START DATASET RECORDS

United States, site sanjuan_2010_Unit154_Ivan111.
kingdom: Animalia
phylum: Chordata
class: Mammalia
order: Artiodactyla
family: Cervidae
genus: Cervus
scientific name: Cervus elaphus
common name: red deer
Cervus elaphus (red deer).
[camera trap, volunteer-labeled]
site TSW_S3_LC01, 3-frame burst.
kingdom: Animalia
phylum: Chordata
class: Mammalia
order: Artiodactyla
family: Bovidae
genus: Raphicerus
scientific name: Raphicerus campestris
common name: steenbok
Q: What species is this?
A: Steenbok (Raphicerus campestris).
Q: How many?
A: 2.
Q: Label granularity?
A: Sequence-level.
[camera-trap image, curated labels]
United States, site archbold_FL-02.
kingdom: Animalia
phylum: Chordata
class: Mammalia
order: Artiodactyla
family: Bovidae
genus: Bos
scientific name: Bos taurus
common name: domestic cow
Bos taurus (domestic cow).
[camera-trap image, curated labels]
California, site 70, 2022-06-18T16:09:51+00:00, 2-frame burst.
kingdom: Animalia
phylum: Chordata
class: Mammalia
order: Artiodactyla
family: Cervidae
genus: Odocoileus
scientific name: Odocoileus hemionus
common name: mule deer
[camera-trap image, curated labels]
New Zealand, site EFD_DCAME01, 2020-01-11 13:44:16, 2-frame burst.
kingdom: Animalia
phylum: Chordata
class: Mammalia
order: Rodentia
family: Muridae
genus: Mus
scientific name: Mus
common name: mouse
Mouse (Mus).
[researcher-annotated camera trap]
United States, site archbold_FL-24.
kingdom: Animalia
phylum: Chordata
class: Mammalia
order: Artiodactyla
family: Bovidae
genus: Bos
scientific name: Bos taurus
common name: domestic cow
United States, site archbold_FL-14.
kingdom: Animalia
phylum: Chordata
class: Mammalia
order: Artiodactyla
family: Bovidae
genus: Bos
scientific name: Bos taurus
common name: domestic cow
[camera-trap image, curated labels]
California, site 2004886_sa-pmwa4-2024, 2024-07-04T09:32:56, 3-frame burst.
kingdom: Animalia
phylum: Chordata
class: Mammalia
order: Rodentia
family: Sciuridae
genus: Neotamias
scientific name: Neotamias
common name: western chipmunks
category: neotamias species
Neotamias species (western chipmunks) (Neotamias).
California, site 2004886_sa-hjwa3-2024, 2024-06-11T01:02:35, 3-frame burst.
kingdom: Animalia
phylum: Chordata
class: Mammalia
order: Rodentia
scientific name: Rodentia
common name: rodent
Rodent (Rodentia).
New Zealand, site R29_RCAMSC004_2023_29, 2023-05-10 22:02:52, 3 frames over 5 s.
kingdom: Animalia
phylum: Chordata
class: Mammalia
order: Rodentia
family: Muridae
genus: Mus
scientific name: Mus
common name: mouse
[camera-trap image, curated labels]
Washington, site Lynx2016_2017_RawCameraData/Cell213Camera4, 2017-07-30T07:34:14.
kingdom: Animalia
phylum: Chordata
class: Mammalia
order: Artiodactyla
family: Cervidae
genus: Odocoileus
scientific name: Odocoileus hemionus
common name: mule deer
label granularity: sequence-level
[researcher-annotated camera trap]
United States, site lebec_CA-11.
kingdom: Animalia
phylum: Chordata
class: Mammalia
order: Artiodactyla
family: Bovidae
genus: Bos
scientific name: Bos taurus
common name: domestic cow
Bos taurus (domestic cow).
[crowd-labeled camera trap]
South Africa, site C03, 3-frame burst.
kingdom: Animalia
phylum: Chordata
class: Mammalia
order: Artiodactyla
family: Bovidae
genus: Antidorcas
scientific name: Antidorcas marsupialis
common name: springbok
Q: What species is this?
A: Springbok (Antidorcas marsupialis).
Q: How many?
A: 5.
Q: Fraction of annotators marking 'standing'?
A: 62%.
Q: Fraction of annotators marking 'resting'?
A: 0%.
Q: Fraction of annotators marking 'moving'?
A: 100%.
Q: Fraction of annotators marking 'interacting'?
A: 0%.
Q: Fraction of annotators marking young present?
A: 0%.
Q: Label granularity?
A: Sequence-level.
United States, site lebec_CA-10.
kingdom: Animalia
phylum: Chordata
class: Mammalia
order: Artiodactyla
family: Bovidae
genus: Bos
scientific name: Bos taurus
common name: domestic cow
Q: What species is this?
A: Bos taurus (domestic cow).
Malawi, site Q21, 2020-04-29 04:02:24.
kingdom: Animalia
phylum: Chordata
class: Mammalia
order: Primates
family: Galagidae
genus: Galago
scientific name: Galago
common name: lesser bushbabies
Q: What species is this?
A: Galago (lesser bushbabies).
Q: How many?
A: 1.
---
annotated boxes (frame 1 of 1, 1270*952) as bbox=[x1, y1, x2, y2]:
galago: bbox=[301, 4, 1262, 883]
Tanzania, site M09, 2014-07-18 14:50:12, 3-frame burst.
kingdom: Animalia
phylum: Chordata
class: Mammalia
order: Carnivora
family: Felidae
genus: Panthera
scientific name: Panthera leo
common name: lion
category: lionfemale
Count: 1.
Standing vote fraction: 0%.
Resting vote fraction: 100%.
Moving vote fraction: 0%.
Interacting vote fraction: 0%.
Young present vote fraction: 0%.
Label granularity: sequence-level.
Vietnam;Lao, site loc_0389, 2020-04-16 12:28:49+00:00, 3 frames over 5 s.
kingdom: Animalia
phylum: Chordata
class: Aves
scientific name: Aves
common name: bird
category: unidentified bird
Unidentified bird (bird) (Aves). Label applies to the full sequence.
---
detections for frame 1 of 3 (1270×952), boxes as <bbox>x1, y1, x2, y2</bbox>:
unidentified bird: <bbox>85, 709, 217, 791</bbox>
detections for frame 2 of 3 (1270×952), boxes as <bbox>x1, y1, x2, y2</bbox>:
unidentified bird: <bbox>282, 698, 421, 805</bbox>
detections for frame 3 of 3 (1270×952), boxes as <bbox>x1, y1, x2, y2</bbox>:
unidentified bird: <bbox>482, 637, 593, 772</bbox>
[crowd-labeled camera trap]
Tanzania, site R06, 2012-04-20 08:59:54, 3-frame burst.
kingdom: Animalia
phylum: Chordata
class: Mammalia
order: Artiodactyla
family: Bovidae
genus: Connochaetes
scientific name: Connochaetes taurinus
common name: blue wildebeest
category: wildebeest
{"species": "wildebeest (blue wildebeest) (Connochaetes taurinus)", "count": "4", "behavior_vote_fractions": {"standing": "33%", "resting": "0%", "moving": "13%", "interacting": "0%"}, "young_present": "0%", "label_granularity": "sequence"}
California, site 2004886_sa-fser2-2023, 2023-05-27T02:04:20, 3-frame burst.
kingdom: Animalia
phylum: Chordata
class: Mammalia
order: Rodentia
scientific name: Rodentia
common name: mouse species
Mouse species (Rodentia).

END DATASET RECORDS

◆ **REQUIRED ACTION**: Write the records out precisely, omitting nothing.

◆ **RESPONSE BELOW**:
United States, site sanjuan_2010_Unit154_Ivan111.
kingdom: Animalia
phylum: Chordata
class: Mammalia
order: Artiodactyla
family: Cervidae
genus: Cervus
scientific name: Cervus elaphus
common name: red deer
Cervus elaphus (red deer).
[camera trap, volunteer-labeled]
site TSW_S3_LC01, 3-frame burst.
kingdom: Animalia
phylum: Chordata
class: Mammalia
order: Artiodactyla
family: Bovidae
genus: Raphicerus
scientific name: Raphicerus campestris
common name: steenbok
Q: What species is this?
A: Steenbok (Raphicerus campestris).
Q: How many?
A: 2.
Q: Label granularity?
A: Sequence-level.
[camera-trap image, curated labels]
United States, site archbold_FL-02.
kingdom: Animalia
phylum: Chordata
class: Mammalia
order: Artiodactyla
family: Bovidae
genus: Bos
scientific name: Bos taurus
common name: domestic cow
Bos taurus (domestic cow).
[camera-trap image, curated labels]
California, site 70, 2022-06-18T16:09:51+00:00, 2-frame burst.
kingdom: Animalia
phylum: Chordata
class: Mammalia
order: Artiodactyla
family: Cervidae
genus: Odocoileus
scientific name: Odocoileus hemionus
common name: mule deer
[camera-trap image, curated labels]
New Zealand, site EFD_DCAME01, 2020-01-11 13:44:16, 2-frame burst.
kingdom: Animalia
phylum: Chordata
class: Mammalia
order: Rodentia
family: Muridae
genus: Mus
scientific name: Mus
common name: mouse
Mouse (Mus).
[researcher-annotated camera trap]
United States, site archbold_FL-24.
kingdom: Animalia
phylum: Chordata
class: Mammalia
order: Artiodactyla
family: Bovidae
genus: Bos
scientific name: Bos taurus
common name: domestic cow
United States, site archbold_FL-14.
kingdom: Animalia
phylum: Chordata
class: Mammalia
order: Artiodactyla
family: Bovidae
genus: Bos
scientific name: Bos taurus
common name: domestic cow
[camera-trap image, curated labels]
California, site 2004886_sa-pmwa4-2024, 2024-07-04T09:32:56, 3-frame burst.
kingdom: Animalia
phylum: Chordata
class: Mammalia
order: Rodentia
family: Sciuridae
genus: Neotamias
scientific name: Neotamias
common name: western chipmunks
category: neotamias species
Neotamias species (western chipmunks) (Neotamias).
California, site 2004886_sa-hjwa3-2024, 2024-06-11T01:02:35, 3-frame burst.
kingdom: Animalia
phylum: Chordata
class: Mammalia
order: Rodentia
scientific name: Rodentia
common name: rodent
Rodent (Rodentia).
New Zealand, site R29_RCAMSC004_2023_29, 2023-05-10 22:02:52, 3 frames over 5 s.
kingdom: Animalia
phylum: Chordata
class: Mammalia
order: Rodentia
family: Muridae
genus: Mus
scientific name: Mus
common name: mouse
[camera-trap image, curated labels]
Washington, site Lynx2016_2017_RawCameraData/Cell213Camera4, 2017-07-30T07:34:14.
kingdom: Animalia
phylum: Chordata
class: Mammalia
order: Artiodactyla
family: Cervidae
genus: Odocoileus
scientific name: Odocoileus hemionus
common name: mule deer
label granularity: sequence-level
[researcher-annotated camera trap]
United States, site lebec_CA-11.
kingdom: Animalia
phylum: Chordata
class: Mammalia
order: Artiodactyla
family: Bovidae
genus: Bos
scientific name: Bos taurus
common name: domestic cow
Bos taurus (domestic cow).
[crowd-labeled camera trap]
South Africa, site C03, 3-frame burst.
kingdom: Animalia
phylum: Chordata
class: Mammalia
order: Artiodactyla
family: Bovidae
genus: Antidorcas
scientific name: Antidorcas marsupialis
common name: springbok
Q: What species is this?
A: Springbok (Antidorcas marsupialis).
Q: How many?
A: 5.
Q: Fraction of annotators marking 'standing'?
A: 62%.
Q: Fraction of annotators marking 'resting'?
A: 0%.
Q: Fraction of annotators marking 'moving'?
A: 100%.
Q: Fraction of annotators marking 'interacting'?
A: 0%.
Q: Fraction of annotators marking young present?
A: 0%.
Q: Label granularity?
A: Sequence-level.
United States, site lebec_CA-10.
kingdom: Animalia
phylum: Chordata
class: Mammalia
order: Artiodactyla
family: Bovidae
genus: Bos
scientific name: Bos taurus
common name: domestic cow
Q: What species is this?
A: Bos taurus (domestic cow).
Malawi, site Q21, 2020-04-29 04:02:24.
kingdom: Animalia
phylum: Chordata
class: Mammalia
order: Primates
family: Galagidae
genus: Galago
scientific name: Galago
common name: lesser bushbabies
Q: What species is this?
A: Galago (lesser bushbabies).
Q: How many?
A: 1.
---
annotated boxes (frame 1 of 1, 1270*952) as bbox=[x1, y1, x2, y2]:
galago: bbox=[301, 4, 1262, 883]
Tanzania, site M09, 2014-07-18 14:50:12, 3-frame burst.
kingdom: Animalia
phylum: Chordata
class: Mammalia
order: Carnivora
family: Felidae
genus: Panthera
scientific name: Panthera leo
common name: lion
category: lionfemale
Count: 1.
Standing vote fraction: 0%.
Resting vote fraction: 100%.
Moving vote fraction: 0%.
Interacting vote fraction: 0%.
Young present vote fraction: 0%.
Label granularity: sequence-level.
Vietnam;Lao, site loc_0389, 2020-04-16 12:28:49+00:00, 3 frames over 5 s.
kingdom: Animalia
phylum: Chordata
class: Aves
scientific name: Aves
common name: bird
category: unidentified bird
Unidentified bird (bird) (Aves). Label applies to the full sequence.
---
detections for frame 1 of 3 (1270×952), boxes as <bbox>x1, y1, x2, y2</bbox>:
unidentified bird: <bbox>85, 709, 217, 791</bbox>
detections for frame 2 of 3 (1270×952), boxes as <bbox>x1, y1, x2, y2</bbox>:
unidentified bird: <bbox>282, 698, 421, 805</bbox>
detections for frame 3 of 3 (1270×952), boxes as <bbox>x1, y1, x2, y2</bbox>:
unidentified bird: <bbox>482, 637, 593, 772</bbox>
[crowd-labeled camera trap]
Tanzania, site R06, 2012-04-20 08:59:54, 3-frame burst.
kingdom: Animalia
phylum: Chordata
class: Mammalia
order: Artiodactyla
family: Bovidae
genus: Connochaetes
scientific name: Connochaetes taurinus
common name: blue wildebeest
category: wildebeest
{"species": "wildebeest (blue wildebeest) (Connochaetes taurinus)", "count": "4", "behavior_vote_fractions": {"standing": "33%", "resting": "0%", "moving": "13%", "interacting": "0%"}, "young_present": "0%", "label_granularity": "sequence"}
California, site 2004886_sa-fser2-2023, 2023-05-27T02:04:20, 3-frame burst.
kingdom: Animalia
phylum: Chordata
class: Mammalia
order: Rodentia
scientific name: Rodentia
common name: mouse species
Mouse species (Rodentia).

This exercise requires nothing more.